The US is the biggest single investor in the UK - yet Khan & Corbyn seem determined to put this crucial relationship at risk. We will not allow US-UK relations to be endangered by some puffed up pompous popinjay in City Hall.— Boris Johnson (@BorisJohnson) January 12, 2018
Johnson has in the past defended Khan against Trump's personal attacks but insisted Trump's visit would go ahead. A month ago, the US ambassador to Britain, Woody Johnson, told the BBC's Radio 4 Today program: "absolutely, I think he will come."
Trump was expected to cut the ribbon the Nine Elms embassy in February but that task is now anticipated to fall to Secretary of State Rex Tillerson.
Trump's visit spares May a headache
Trump's visit will spare British prime minister Theresa May a headache in the short-term. She was the first leader to visit Trump in the White House after his inauguration almost a year ago, when she issued him an invitation for a state visit which would have included an audience with the Queen.
That was met with a backlash at home. Almost two million people signed a petition calling for the visit to be cancelled, forcing a debate in parliament.
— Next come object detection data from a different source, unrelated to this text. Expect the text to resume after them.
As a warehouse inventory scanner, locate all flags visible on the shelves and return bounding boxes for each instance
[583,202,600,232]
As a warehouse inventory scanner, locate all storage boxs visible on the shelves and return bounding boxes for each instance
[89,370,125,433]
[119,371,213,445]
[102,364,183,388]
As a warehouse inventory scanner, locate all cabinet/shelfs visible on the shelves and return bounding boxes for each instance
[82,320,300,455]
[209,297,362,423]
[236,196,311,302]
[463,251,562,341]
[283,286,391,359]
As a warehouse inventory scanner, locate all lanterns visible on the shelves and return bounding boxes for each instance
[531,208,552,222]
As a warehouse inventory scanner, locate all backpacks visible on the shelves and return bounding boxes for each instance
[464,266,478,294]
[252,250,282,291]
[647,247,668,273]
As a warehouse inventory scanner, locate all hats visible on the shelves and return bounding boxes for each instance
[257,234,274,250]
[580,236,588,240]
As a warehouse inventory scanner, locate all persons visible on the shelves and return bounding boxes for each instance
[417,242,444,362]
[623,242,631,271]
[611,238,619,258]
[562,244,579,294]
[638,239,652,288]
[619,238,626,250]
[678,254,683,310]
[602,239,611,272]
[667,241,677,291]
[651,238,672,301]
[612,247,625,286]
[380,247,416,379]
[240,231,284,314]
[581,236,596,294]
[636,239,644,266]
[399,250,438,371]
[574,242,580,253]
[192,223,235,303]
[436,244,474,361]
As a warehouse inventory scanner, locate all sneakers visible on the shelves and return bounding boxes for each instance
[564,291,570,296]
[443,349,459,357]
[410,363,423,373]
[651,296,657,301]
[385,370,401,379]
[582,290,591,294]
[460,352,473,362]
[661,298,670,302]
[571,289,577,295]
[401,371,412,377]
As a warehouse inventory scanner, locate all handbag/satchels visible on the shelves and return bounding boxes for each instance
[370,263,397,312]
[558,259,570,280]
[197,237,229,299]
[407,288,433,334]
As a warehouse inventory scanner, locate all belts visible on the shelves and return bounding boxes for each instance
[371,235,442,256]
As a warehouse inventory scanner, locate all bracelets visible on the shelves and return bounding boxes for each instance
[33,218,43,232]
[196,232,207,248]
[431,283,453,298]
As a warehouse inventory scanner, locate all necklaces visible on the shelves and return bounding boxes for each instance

That culminated in the Speaker of the Commons, John Bercow, declaring that Trump would not be allowed to address the parliament from Westminster Hall, as past presidents including Barack Obama and Ronald Reagan have done.
May and Trump have previously talked up the prospect of the UK and US striking a trade deal once Britain leaves the EU. The ability to strike trade deals independently of the EU was one of the key arguments put forward by the 'leave' campaign during the referendum in 2016. But 'remain' supporters fear any trade deal will be struck in haste to prove Brexit is a success and leave Britain compromised.
Labour MP Chukka Umuma, a campaigner with the pressure group Open Britain, said Trump's "dummy spit" showed the US would be an unreliable partner for as long as Trump was president.
"The current president of the United States is a protectionist who runs scared of debate and protest," he said.
"A man who is unwilling to open his own Embassy in this country is never going to open the door to a properly beneficial trade deal with the UK. It is neither politically astute nor economically sensible to abandon our largest trading partner and instead go cap in hand to a capricious demagogue."
In 2016, the US was the UK's largest customer, buying 16 per cent of the country's exports, valued at £36 billion ($62 billion).